In some embodiments, an average number of bits corresponds to a cross-entropy of the conditional distribution with respect to the predicted PMF.
Some embodiments involve maintaining a decoding efficiency of the entropy decoding by adjusting the cross-entropy.
In some embodiments, the decoder may be a convolutional neural network (CNN) based image decoder.
Some embodiments involve applying neural image decompression to train the decoder to be a lossy transform, wherein a target distortion variable is based on a range of each quantized representation.
In some embodiments, the training of the decoder may be based on a rate-distortion trade-off loss.
In some embodiments, the at least one dependency may be a temporal dependency.

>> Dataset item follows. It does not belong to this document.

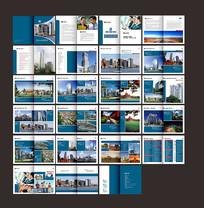 建筑装潢装修公司企业画册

In some embodiments, the decoding device includes a video player, and the functions for providing the plurality of decompressed video frames involve outputting the plurality of decompressed video frames by the video player.
Some embodiments involve obtaining a trained version of the decoder and the transformer at the decoding device. The decoding may be performed by the trained version of the decoder. The predicting may be performed by the trained version of the transformer.
In some embodiments, the decoder may be trained at the decoding device.
Some embodiments involve storing the plurality of decompressed video frames at the decoding device.
In some embodiments, each frame of the plurality of compressed video frames may be independently decoded.
In some embodiments, the decoding device may be a mobile phone.
In some examples, computing device 1000 can include one or more cameras 1018.
Camera(s) 1018 can include one or more image capture devices, such as still and/or video cameras, equipped to capture light and record the captured light in one or more images; that is, camera(s) 1018 can generate image(s) of captured light. The one or more images can be one or more still images and/or one or more images utilized in video imagery. Camera(s) 1018 can capture light and/or electromagnetic radiation emitted as visible light, infrared radiation, ultraviolet light, and/or as one or more other frequencies of light. Some embodiments may involve capturing the plurality of input video frames using the camera. For example, a video camera may capture a video for a scene. Such embodiments may also involve receiving, by the encoder, the plurality of input video frames from the camera. The captured frames may be sent to the encoder for compression based on the methods described herein.
In some examples, computing device 1000 can include one or more sensors 1020.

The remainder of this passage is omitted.